Élection du soixantième doge de Venise

Andrea Contarini est le fils de Nicolò, il appartient à une riche famille qui petit à petit commence à dominer la vie publique vénitienne, objectif qui sera atteint au XVIIème siècle.

Pendant sa jeunesse, il voyage faisant du commerce et, selon les chroniques, alors qu’il est en Orient, un mendiant arabe lui aurait prédit qu’il deviendrait doge mais d’il connaîtrait de grands malheurs. Que la légende soit vraie ou fausse, Contarini, durant sa jeunesse, ne fait pas preuve d’une grande moralité comme on aurait pu l’attendre d’un futur homme d’État, avec ses amis, ils fréquentent souvent des bordels ainsi que des couvents où il a de nombreuses maitresses.

Selon un autre légende (l’histoire des Contarini en est constellée) il change d’attitude lorsque, sur le point de faire l’amour à une nonne, il voit l’alliance à son doigt : la femme, lui expliquant que c’était le signe de sa foi étant mariée au Christ, cela le troubla au point de s’enfuir du couvent. À partir de ce moment, il serait devenu un bon père de famille, épousant une certaine Costanza dont il eut quatre enfants. La légende se termine en omettant de dire, probablement, que cette foi retrouvée ne dura pas, on lui connaît un fils illégitime.
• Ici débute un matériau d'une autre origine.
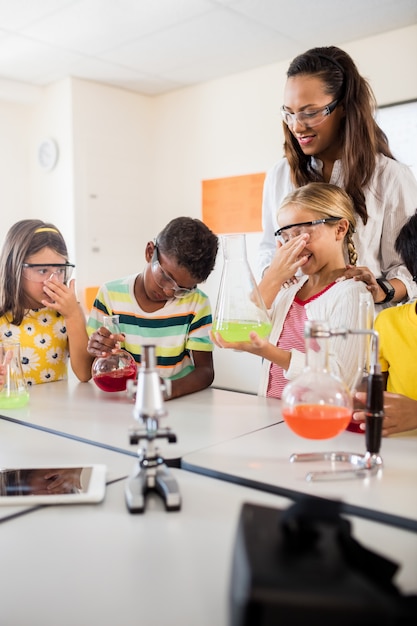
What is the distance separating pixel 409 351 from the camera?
4.75 feet

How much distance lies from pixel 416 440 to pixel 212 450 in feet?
1.39

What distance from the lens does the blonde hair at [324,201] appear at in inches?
63.6

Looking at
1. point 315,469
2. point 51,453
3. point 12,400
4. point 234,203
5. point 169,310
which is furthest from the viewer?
point 234,203

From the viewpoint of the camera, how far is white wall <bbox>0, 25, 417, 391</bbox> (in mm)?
3814

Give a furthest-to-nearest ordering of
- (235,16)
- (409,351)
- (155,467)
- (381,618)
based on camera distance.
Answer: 1. (235,16)
2. (409,351)
3. (155,467)
4. (381,618)

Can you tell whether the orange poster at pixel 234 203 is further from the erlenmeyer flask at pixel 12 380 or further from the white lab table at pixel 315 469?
the white lab table at pixel 315 469

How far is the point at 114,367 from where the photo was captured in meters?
1.61

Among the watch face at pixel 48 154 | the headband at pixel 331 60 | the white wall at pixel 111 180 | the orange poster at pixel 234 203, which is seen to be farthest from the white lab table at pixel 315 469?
the watch face at pixel 48 154

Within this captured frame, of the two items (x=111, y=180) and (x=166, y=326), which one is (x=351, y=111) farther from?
(x=111, y=180)

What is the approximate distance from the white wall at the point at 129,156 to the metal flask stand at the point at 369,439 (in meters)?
2.82

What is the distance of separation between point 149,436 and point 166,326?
38.7 inches

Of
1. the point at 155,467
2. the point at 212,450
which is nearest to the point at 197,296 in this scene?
the point at 212,450

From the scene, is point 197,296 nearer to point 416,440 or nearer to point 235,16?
point 416,440

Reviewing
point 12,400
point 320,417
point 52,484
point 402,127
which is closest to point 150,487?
point 52,484
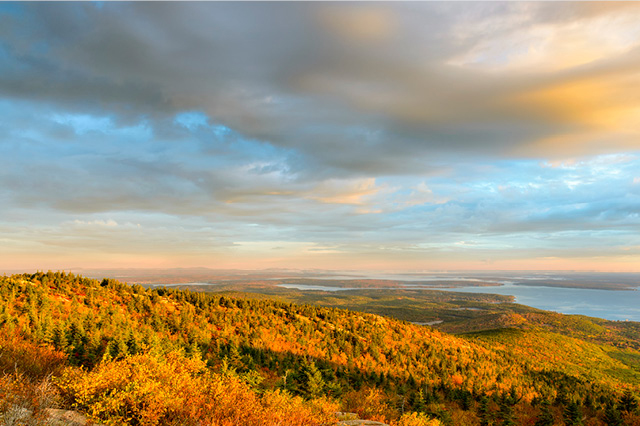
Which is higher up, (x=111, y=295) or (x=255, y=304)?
(x=111, y=295)

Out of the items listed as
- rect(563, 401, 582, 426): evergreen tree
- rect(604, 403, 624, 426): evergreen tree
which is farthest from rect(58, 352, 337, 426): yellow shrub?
rect(604, 403, 624, 426): evergreen tree

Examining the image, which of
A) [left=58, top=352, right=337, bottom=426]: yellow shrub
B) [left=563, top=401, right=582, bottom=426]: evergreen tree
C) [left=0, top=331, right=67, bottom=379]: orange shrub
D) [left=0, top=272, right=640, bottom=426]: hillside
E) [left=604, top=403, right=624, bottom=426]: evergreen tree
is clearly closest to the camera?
[left=58, top=352, right=337, bottom=426]: yellow shrub

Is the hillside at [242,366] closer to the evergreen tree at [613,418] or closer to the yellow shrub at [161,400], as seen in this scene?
the yellow shrub at [161,400]

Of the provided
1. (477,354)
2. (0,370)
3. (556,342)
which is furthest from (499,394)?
(556,342)

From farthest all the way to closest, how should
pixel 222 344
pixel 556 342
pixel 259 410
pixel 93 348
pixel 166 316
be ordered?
pixel 556 342 < pixel 166 316 < pixel 222 344 < pixel 93 348 < pixel 259 410

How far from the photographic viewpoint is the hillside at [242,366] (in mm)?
13203

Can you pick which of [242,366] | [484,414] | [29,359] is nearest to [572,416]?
[484,414]

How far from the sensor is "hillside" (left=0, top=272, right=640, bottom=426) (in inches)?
520

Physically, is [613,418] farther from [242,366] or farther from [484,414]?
[242,366]

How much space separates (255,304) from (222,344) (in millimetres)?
26822

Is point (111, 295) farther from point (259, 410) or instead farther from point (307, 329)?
point (259, 410)

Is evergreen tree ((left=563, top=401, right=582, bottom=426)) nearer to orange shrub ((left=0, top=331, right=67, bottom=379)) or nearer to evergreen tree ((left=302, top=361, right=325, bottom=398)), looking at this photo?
evergreen tree ((left=302, top=361, right=325, bottom=398))

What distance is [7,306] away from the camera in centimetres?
3142

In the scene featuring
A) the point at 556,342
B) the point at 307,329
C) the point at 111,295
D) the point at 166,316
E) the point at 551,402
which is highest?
the point at 111,295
Contarini est un bon administrateur même s’il reçoit une amende pour être rentré plus tôt que prévu d’une mission en Crête sans donner une explication sérieuse hormis pour l’habituelle « raisons personnelles ».

Après une jeunesse délurée, à l’âge mur, il redevient sérieux et, contre toute attente alors que lui-même n’est pas favorable à sa nomination, il est quasiment contraint à accepter son élection comme doge de Venise le 20 janvier 1368 avec 25 voix.

Par deux fois déjà, il avait rejeté sa nomination, se souvenant de la prédiction du mendiant oriental. Pour le forcer à accepter sa charge, il est menacé de confiscation de ses biens et de bannissement.

Le dogat de Contarini est l’un des plus importants : si le dogat de Pietro II Orseolo est celui qui développa Venise et celui de Enrico Dandolo celui du passage capital d’un petit État à un empire, celui de Contarini voit la ville engagée dans la guerre de Chioggia (1378–1381) et consacrée définitivement comme dominatrice incontestée des mers pour les siècles suivants.

La guerre, qui affaiblit Gênes, permet aux Vénitiens d’avoir le contrôle de toutes les routes commerciales et de connaître un second essor économique après celui de la première moitié du XIVème siècle.